> [YOUR GOAL]
Convert the entries below into a JSON list of strings, one string per line, with blank lines dropped. Leave the pictures out.

> [GIVEN DATA]
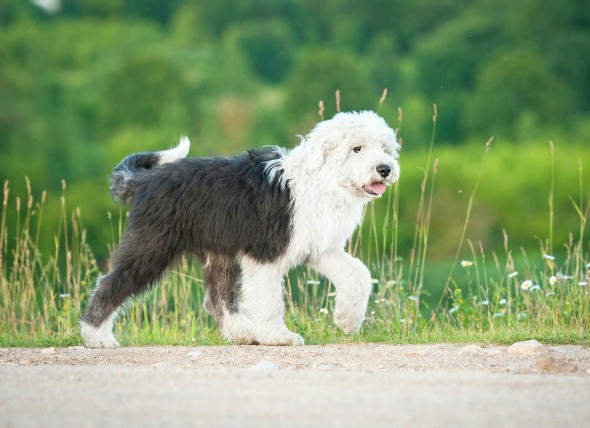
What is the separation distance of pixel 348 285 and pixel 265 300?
0.64 metres

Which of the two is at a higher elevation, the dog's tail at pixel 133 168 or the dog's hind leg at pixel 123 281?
the dog's tail at pixel 133 168

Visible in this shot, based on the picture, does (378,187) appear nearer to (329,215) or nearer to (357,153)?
(357,153)

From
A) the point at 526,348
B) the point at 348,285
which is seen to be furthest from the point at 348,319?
the point at 526,348

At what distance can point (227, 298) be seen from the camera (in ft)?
29.0

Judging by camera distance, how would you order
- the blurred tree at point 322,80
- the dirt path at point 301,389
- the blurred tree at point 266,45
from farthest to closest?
the blurred tree at point 266,45, the blurred tree at point 322,80, the dirt path at point 301,389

> [ANSWER TO THE PROBLEM]
[
  "What is the separation distance of pixel 348 285 and pixel 265 300?",
  "0.64 metres",
  "Which of the two is at a higher elevation, the dog's tail at pixel 133 168 or the dog's hind leg at pixel 123 281?",
  "the dog's tail at pixel 133 168",
  "Visible in this shot, based on the picture, does (378,187) appear nearer to (329,215) or nearer to (357,153)?",
  "(357,153)",
  "From",
  "A) the point at 526,348",
  "B) the point at 348,285",
  "which is seen to be furthest from the point at 348,319?",
  "the point at 526,348",
  "At what distance can point (227, 298) be seen from the camera (in ft)?",
  "29.0",
  "Judging by camera distance, how would you order",
  "- the blurred tree at point 322,80",
  "- the dirt path at point 301,389",
  "- the blurred tree at point 266,45",
  "from farthest to closest?",
  "the blurred tree at point 266,45, the blurred tree at point 322,80, the dirt path at point 301,389"
]